====== Data supplied
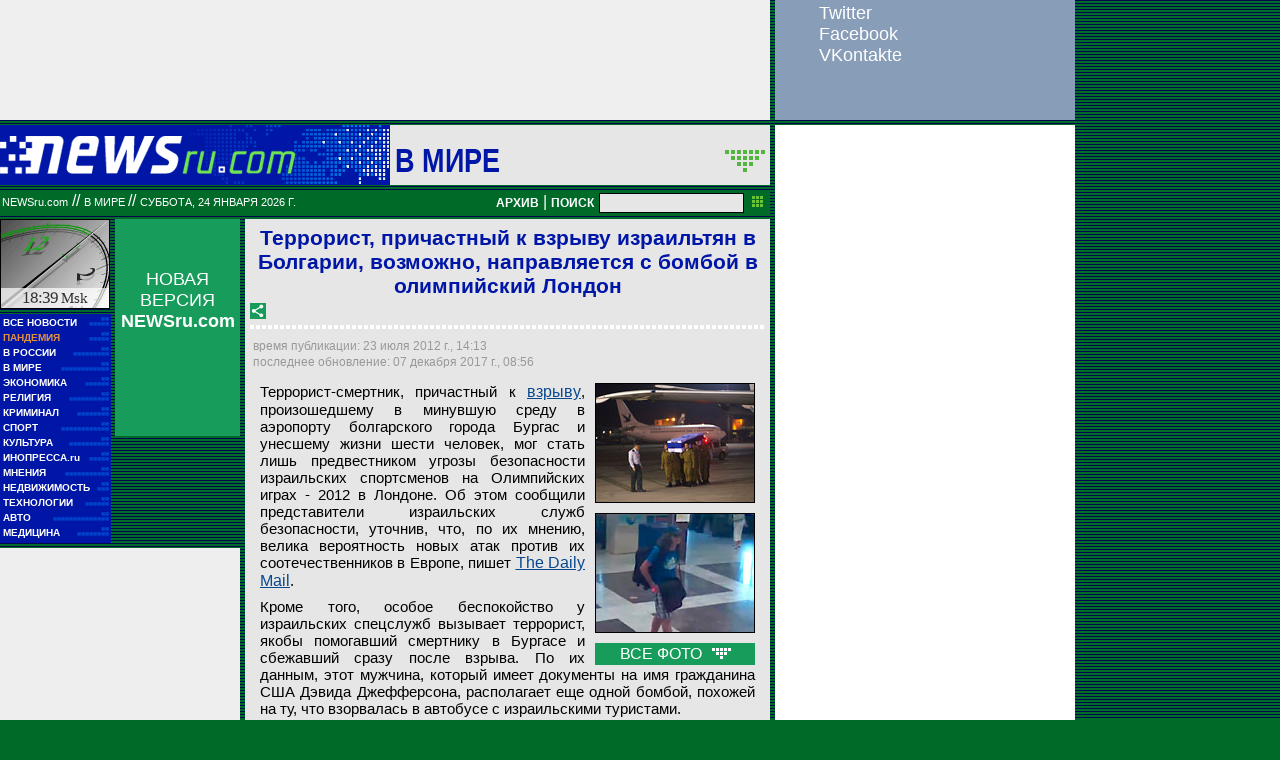

--- FILE ---
content_type: text/html; charset=utf-8
request_url: https://www.google.com/recaptcha/api2/aframe
body_size: 268
content:
<!DOCTYPE HTML><html><head><meta http-equiv="content-type" content="text/html; charset=UTF-8"></head><body><script nonce="FCTmR1z2OUV1fwJ-M5Hm3w">/** Anti-fraud and anti-abuse applications only. See google.com/recaptcha */ try{var clients={'sodar':'https://pagead2.googlesyndication.com/pagead/sodar?'};window.addEventListener("message",function(a){try{if(a.source===window.parent){var b=JSON.parse(a.data);var c=clients[b['id']];if(c){var d=document.createElement('img');d.src=c+b['params']+'&rc='+(localStorage.getItem("rc::a")?sessionStorage.getItem("rc::b"):"");window.document.body.appendChild(d);sessionStorage.setItem("rc::e",parseInt(sessionStorage.getItem("rc::e")||0)+1);localStorage.setItem("rc::h",'1769269156761');}}}catch(b){}});window.parent.postMessage("_grecaptcha_ready", "*");}catch(b){}</script></body></html>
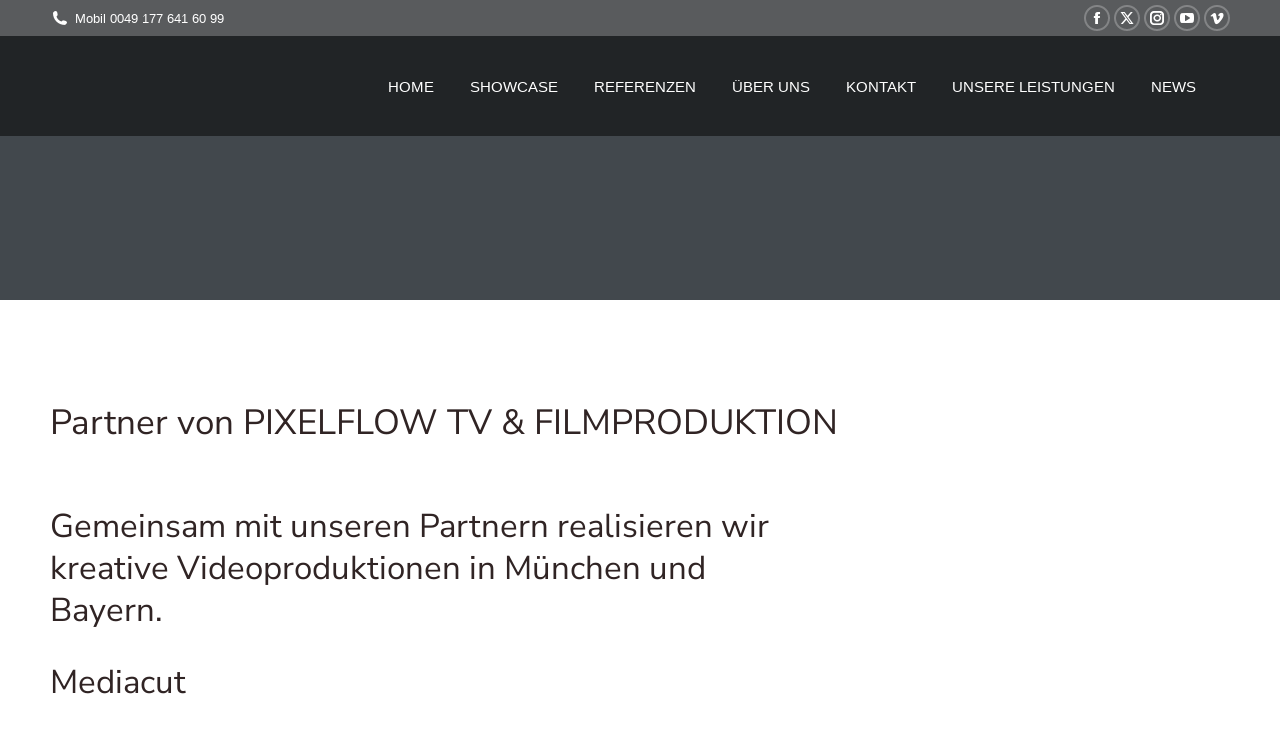

--- FILE ---
content_type: text/css
request_url: https://pixelflow.de/wp-content/uploads/js_composer/custom.css?ver=8.7.2
body_size: 0
content:
.uvc-heading.ultimate-heading-21935f745f7830266 h2{
font-size:40px;
line-height:42px;
font-family: 'Montserrat', sans-serif;
}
============
What is being asked:
Would you copy every entry exactly as it stands, leaving out the pictures?

Solution:
--- FILE ---
content_type: text/html; charset=utf-8
request_url: https://www.google.com/recaptcha/api2/aframe
body_size: 268
content:
<!DOCTYPE HTML><html><head><meta http-equiv="content-type" content="text/html; charset=UTF-8"></head><body><script nonce="FCTmR1z2OUV1fwJ-M5Hm3w">/** Anti-fraud and anti-abuse applications only. See google.com/recaptcha */ try{var clients={'sodar':'https://pagead2.googlesyndication.com/pagead/sodar?'};window.addEventListener("message",function(a){try{if(a.source===window.parent){var b=JSON.parse(a.data);var c=clients[b['id']];if(c){var d=document.createElement('img');d.src=c+b['params']+'&rc='+(localStorage.getItem("rc::a")?sessionStorage.getItem("rc::b"):"");window.document.body.appendChild(d);sessionStorage.setItem("rc::e",parseInt(sessionStorage.getItem("rc::e")||0)+1);localStorage.setItem("rc::h",'1769269156761');}}}catch(b){}});window.parent.postMessage("_grecaptcha_ready", "*");}catch(b){}</script></body></html>

--- FILE ---
content_type: text/css
request_url: https://pixelflow.de/wp-content/uploads/js_composer/custom.css?ver=8.7.2
body_size: 0
content:
.uvc-heading.ultimate-heading-21935f745f7830266 h2{
font-size:40px;
line-height:42px;
font-family: 'Montserrat', sans-serif;
}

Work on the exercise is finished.